TAREA ASIGNADA 1
¿Concuerdan con el fragmento del documento estas afirmaciones? Responde sí o no a cada una y cita literalmente las palabras que lo deciden: (a) Ian R. MacLeod nació en Solihull en 1956; (b) en librerías el libro cuesta $ 26; (c) Las edades de la luz está ambientada en una Inglaterra del siglo XX.
TAREA ASIGNADA 2
Según el fragmento del documento, ¿qué premios ganó Ian R. MacLeod?

FRAGMENTO DEL DOCUMENTO

Venta directa: $ 26.-
En librerías: $ 35.-
España y resto de Europa, con envío incluido: 10 €

Pedidos: cuasar@ciudad.com.ar

Es muy sorprendente que tengamos escritores de una calidad excepcional que no son promocionados en la medida que merecen. Uno de ellos es Ian R. MacLeod, un escritor avezado, valiente, con un profundo conocimiento y comprensión, que puede enseñarnos un par de cosas sobre cómo escribir un relato malditamente bueno. MacLeod está destinado a convertirse en un escritor de la magnitud de Dickens o Tolkien; sin embargo, temo que su obra no será auténticamente apreciada hasta dentro de una generación.

G. P. Taylor, The Guardian

En la emotiva y elocuente Las Islas del Verano, una obra monumental que se eleva por encima de las ya altas pautas de calidad habituales en MacLeod, somos trasladados a una Gran Bretaña alternativa pero también muy plausible donde las cosas sucedieron de un modo un poco distinto en los años turbulentos que siguieron a la Primera Guerra Mundial, con una mirada potente, compasiva e inolvidable sobre un hombre que sabe cosas que nadie debería saber.

Gardner Dozois

Ian R. MacLeod (Solihull, Inglaterra, 1956) pertenece a la generación de escritores ingleses de ciencia-ficción y fantasía que ha dado nuevo impulso a estos géneros. Publicó cinco novelas, entre ellas Las edades de la luz (2003) y The House of Storms (2005), ambientadas en una Inglaterra del siglo XIX donde funciona cierto tipo particular de magia, lo que retarda el progreso tecnológico. MacLeod ganó los premios Locus, World Fantasy y Sidewise, entre otros.

Fragmento de "Las Islas del Verano":

Las nubes recorren Oxford, espesas y grises como cemento húmedo. La lluvia se derrama sobre las colinas bajas de los alrededores y se lleva la esperanza de lo que había prometido ser otro verano espectacular. En el patio blanqueado de la cárcel de la ciudad en un amanecer siseante y gris, dos hombres son colgados por su participación en un intento de robo al correo. En Honduras, el adjetivo Británica, perdido en la revolución de 1919, es restaurado por un golpe sangriento. Un auto-bomba en Trasjordania mata a quince soldados alemanes de la Liga de las Naciones. En la India, como siempre, hay levantamientos y masacres, y yo pierdo las esperanzas mientras trabajo en mi libro de siquiera poder ofrecer algún sentido a la historia. Parece, citando a Gibbon, poco más que un registro de crueldades, locuras y desgracias.

En Bretaña, los judíos siempre fueron escasos en número, y generalmente hemos sido ‘tolerantes". Antes de la aparición del Modernismo, mi amigo y su familia probablemente tuvieran poco que temer por la exposición salvo la mierda humana ocasional metida en su caseta de correo. Después de todo, el judaísmo no es como la homosexualidad, la locura, la criminalidad, el comunismo, la militancia irlandesa: no ayuda exactamente el haber nacido con modos desagradablemente avaros ¿no? Casi como los gitanos, no nos molesta que vivan, pero no aquí, no con nosotros… En ésta, como en muchas otras áreas, todo lo que hizo el Modernismo cuando John Arthur llegó al poder fue tomar lo que la gente comentaba junto a la cerca del jardín y volverlo una política de estado.

MATERIAL MOSTRADO
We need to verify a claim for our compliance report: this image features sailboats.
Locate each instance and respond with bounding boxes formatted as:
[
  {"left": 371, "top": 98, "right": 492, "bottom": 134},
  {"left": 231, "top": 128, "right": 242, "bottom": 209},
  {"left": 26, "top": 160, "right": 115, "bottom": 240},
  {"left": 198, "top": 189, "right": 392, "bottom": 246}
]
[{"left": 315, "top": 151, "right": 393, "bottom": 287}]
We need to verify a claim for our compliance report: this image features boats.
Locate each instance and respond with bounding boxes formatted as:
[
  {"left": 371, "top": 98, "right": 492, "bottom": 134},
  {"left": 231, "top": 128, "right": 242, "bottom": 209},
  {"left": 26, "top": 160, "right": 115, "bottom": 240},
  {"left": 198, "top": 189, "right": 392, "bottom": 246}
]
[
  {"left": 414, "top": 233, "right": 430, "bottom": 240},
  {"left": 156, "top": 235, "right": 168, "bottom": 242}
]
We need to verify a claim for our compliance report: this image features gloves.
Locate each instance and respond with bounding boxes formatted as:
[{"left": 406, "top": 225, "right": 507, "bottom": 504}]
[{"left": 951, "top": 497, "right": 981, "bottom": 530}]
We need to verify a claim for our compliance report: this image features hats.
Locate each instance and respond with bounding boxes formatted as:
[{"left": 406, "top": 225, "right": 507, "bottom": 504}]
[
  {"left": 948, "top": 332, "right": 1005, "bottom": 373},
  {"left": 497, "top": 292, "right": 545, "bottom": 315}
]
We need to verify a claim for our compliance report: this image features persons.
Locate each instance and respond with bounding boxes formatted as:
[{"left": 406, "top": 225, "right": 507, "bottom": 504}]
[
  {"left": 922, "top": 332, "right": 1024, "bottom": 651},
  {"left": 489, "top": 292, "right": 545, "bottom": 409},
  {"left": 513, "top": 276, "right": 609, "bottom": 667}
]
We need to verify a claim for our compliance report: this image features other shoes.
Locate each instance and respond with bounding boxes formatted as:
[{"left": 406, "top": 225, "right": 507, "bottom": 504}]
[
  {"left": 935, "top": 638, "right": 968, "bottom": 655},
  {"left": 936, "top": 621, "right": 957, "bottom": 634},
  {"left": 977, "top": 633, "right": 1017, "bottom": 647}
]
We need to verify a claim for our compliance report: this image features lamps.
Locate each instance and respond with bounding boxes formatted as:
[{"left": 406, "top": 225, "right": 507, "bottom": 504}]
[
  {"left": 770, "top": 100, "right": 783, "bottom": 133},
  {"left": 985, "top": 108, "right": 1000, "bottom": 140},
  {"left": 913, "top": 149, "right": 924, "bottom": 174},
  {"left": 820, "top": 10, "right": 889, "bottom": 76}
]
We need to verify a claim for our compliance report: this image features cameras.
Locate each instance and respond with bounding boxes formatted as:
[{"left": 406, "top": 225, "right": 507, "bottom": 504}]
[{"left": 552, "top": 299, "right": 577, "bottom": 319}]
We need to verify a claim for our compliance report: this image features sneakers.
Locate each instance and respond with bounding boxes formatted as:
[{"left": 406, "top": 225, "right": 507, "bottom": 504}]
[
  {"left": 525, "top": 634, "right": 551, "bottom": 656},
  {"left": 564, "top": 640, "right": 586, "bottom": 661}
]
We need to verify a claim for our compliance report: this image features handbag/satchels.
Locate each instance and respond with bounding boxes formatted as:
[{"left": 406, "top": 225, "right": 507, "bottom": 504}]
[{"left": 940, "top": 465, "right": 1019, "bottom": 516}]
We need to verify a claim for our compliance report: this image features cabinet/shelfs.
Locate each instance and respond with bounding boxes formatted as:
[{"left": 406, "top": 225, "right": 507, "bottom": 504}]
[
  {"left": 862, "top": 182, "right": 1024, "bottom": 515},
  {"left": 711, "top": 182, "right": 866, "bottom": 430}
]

RESULTADO FINAL 1
(a) Sí: "Ian R. MacLeod (Solihull, Inglaterra, 1956)".
(b) No: "En librerías: $ 35.-".
(c) No: "ambientadas en una Inglaterra del siglo XIX".

RESULTADO FINAL 2
Los premios Locus, World Fantasy y Sidewise, entre otros.